Sunday, May 10, 2020

Thoughts on Mother's Day 2020


 

Mothi Aai, My Aai and Devaki Kaki

Reading everyone's tributes to their Moms. I have very complex feelings.

1. The circumstances in my home made my Aai go to live in Thal when I was 14yrs old. So in that sense I became independent then on. Taking care of myself. Trying not to be a nuisance to others in the family. Trying to help out as much as possible. I have been a straightforward person so it's been difficult dealing with everyone and the power dynamics in joint families. When Aai came back with what initially looked like stomach ache and we found out it was Ovarian Carcinoma of grade 3. I just did not allow anyone else to take care of her not even my Dad. She did not expect it from me. I assured her these were her sanvskar. She passed away within 25 days of diagnosis, 18 blood transfusions that resulted in a massive heart attack. It's 26 yrs. It's been a tough journey without her.

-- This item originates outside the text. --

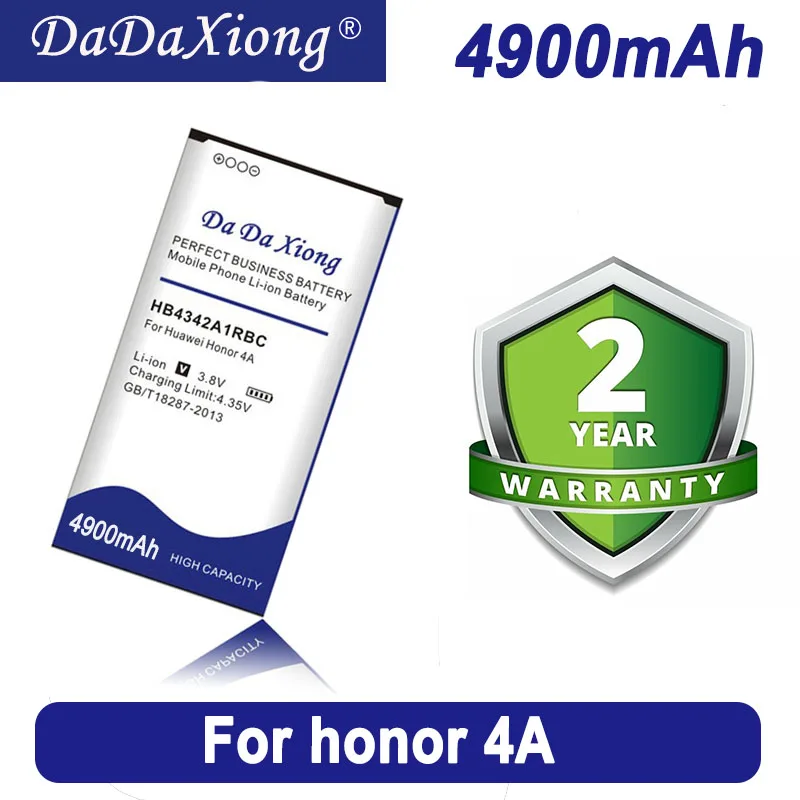 Оригинальный аккумулятор DaDaXiong 4900 мАч HB4342A1RBC для сотового телефона Honor 4A Honor4A SCL-TL00
Оригинальный аккумулятор DaDaXiong 4900 мАч HB4342A1RBC для сотового телефона Honor 4A Honor4A SCL-TL00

2. We lost Devaki Kaki 2 yrs after my Aai. Our family suffered blows after blows. S was barely in the 8 Std. H moved with me and Dad to Nerul home after couple of years. After another 2 yrs S joined us along with P Kaka. I was responsible for 4 men. I was working as an Environmental Engineer at that point. Travelled every 2 days to Industrial areas in Maharashtra and Gujarat. I cooked, cleaned and kept the house. I asked for help from all 4 men. Got some flak for it. I tried to be a mother and it was not easy. I was only 28 when I started being. The responsibility and my younger uncle's ideology of no kids had a huge impact on me. I never dared to have kids of my own. Many times even when I wasn't married I pondered on adopting but did not act on it. I never had the courage to become a Mother.